The thin gap between art and life is also mirrored by the fact that just like her character in Clouds of Sils Maria, Binoche will soon be back on the London stage. It's just been announced that she'll be starring in Antigone, directed by Belgian theatre director Ivo van Hove. The adaptation of Sophocles's Greek tragedy will play at the Barbican in March next year before going to the Edinburgh International Festival.
Her theatrical career has been as acclaimed as her Oscar-winning screen career. She made her London stage debut in 1998 in a production of Luigi Pirandello's Naked. In 2000 she appeared in a Broadway production of Harold Pinter's Betrayal for which she was nominated for a Tony Award. At the Barbican in 2012 she appeared in Mademoiselle Julie, an updating of August Strindberg's Miss Julie.
But there have also been the mishaps, most notably her decision to put on a one-woman contemporary dance production at the National Theatre in collaboration with Akram Khan.
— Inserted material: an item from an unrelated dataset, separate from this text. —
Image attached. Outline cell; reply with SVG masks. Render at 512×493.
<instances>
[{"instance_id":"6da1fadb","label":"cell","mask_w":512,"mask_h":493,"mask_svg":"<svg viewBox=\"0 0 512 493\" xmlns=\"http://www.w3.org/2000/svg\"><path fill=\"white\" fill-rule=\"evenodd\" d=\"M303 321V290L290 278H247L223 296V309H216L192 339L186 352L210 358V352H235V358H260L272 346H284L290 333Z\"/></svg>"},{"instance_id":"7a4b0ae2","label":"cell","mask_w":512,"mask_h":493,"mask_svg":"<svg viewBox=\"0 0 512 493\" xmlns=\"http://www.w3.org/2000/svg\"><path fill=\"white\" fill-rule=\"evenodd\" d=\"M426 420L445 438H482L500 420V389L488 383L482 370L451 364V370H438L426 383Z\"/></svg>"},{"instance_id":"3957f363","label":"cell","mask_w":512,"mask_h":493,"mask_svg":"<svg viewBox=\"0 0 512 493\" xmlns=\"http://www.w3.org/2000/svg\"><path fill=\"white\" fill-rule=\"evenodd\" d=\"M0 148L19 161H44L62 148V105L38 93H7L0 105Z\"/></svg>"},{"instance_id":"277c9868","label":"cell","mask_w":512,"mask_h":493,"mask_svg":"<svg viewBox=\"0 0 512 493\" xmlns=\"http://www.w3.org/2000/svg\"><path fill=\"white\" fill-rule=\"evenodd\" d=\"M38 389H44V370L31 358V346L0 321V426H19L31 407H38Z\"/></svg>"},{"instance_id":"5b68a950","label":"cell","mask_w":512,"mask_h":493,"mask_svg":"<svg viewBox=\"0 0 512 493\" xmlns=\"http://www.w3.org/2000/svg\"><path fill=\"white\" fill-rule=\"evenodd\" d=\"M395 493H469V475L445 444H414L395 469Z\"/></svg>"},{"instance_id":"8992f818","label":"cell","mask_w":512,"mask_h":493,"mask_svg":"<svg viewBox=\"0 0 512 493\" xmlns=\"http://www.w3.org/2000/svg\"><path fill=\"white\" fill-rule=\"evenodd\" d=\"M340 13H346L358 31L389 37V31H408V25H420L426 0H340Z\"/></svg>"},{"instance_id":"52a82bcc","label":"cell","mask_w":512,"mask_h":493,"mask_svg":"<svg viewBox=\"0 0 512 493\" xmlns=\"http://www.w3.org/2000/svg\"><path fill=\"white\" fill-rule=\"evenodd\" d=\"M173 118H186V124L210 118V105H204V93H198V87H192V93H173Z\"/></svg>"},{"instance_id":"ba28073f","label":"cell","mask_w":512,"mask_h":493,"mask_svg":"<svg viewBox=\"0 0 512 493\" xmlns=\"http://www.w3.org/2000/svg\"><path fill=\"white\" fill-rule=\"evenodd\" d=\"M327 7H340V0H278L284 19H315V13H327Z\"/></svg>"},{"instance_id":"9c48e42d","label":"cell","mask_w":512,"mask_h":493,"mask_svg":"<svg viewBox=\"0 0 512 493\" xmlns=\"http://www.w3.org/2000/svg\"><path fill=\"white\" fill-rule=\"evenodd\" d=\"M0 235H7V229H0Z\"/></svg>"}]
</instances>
It seemed as eccentric as it was bold, especially as her dance experience consisted of six months of intensive lessons.
Why does she take such risks? "It's my need as a human being, of knowing myself and also giving myself. In the giving there is knowledge. Jeanne Moreau used to say we need to rendre grace/give grace back. Let's explore, let's share and let's be."
It's a typically beguiling response from an actress with a remarkable ability to bounce back and continually surprise. A trait she shares with a certain Mr Depardieu.